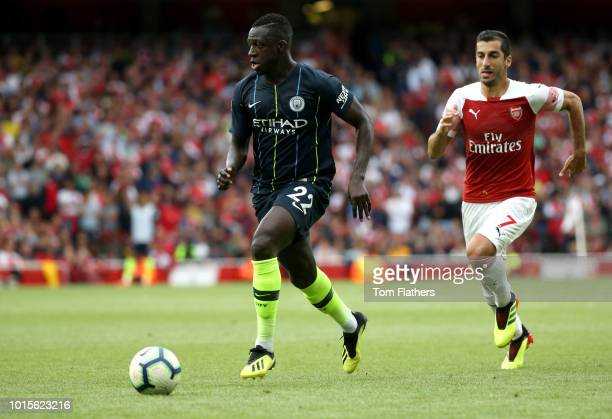 Henrikh Mkhitaryan of Arsenal chases down Benjamin Mendy of Manchester City during the Premier League match between Arsenal FC and Manchester City at...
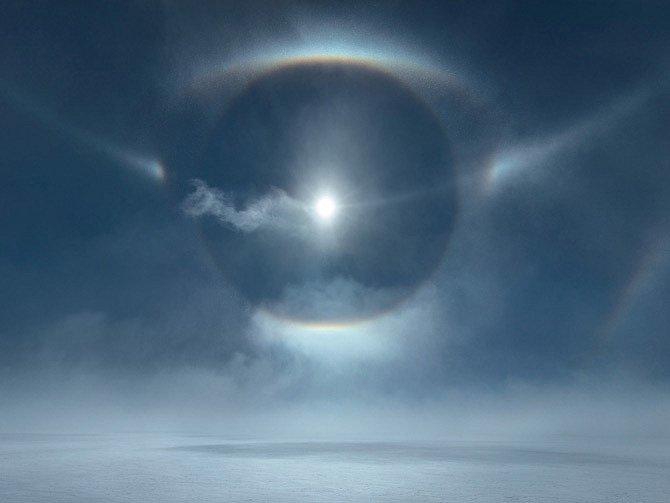 Soustava prstenců, kruhů a dalších halových jevů zářících nad ledovým příkrovem Grónska. Tyto jedinečné úkazy způsobuje lom slunečního světla na ledových krystalcích, které víří vsilném větru, nazývaném vGrónsku piteraq.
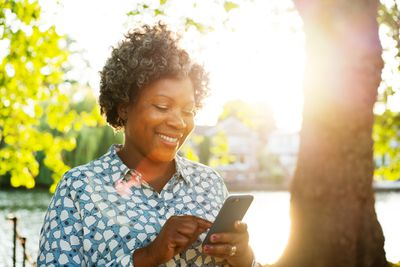 A woman sitting outside smiling at her smartphone
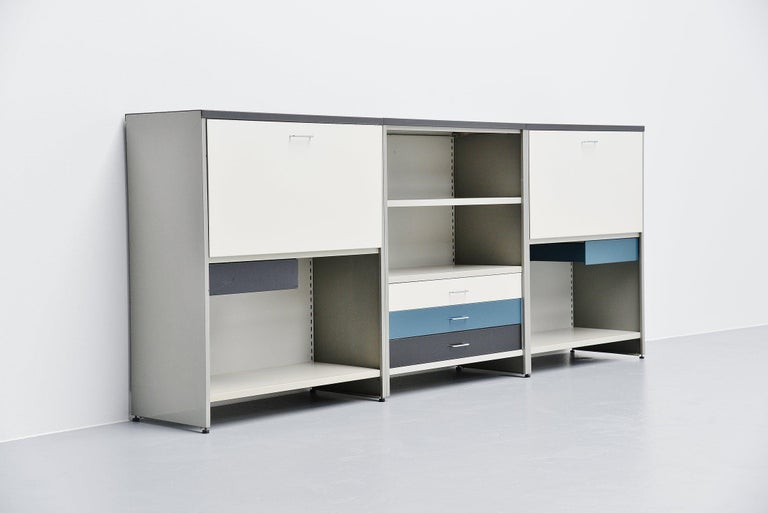 Very nice high sideboard from the famous 5600 modular series designed by Andre Cordemeijer and manufactured by Gispen Culemborg, The Netherlands, 1962. This sideboard is one of the many options we could build. It's a very nice, complete and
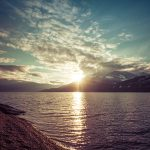 sunset over mountains with water kootenay lake
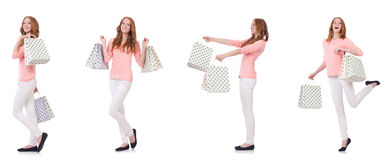 The young woman with shopping bags isolated on white Royalty Free Stock Images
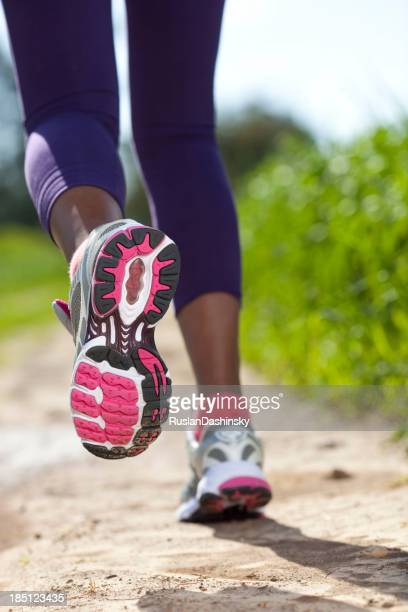Close up of women sport shoes running outdoors.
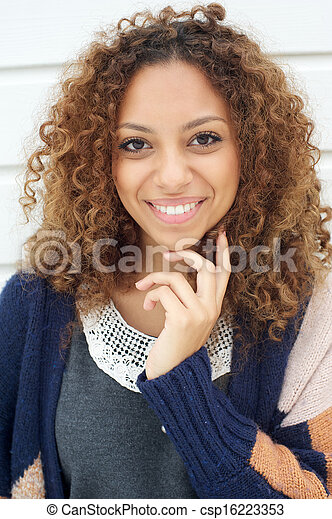 Beautiful young woman with curly hair smiling outdoors - csp16223353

### What to produce:
Take the line that contains "The young woman" as the first and the last line of the records as the end, and please quote those lines exactly, pictures omitted.

### Result below:
 The young woman with shopping bags isolated on white Royalty Free Stock Images
Close up of women sport shoes running outdoors.
 Beautiful young woman with curly hair smiling outdoors - csp16223353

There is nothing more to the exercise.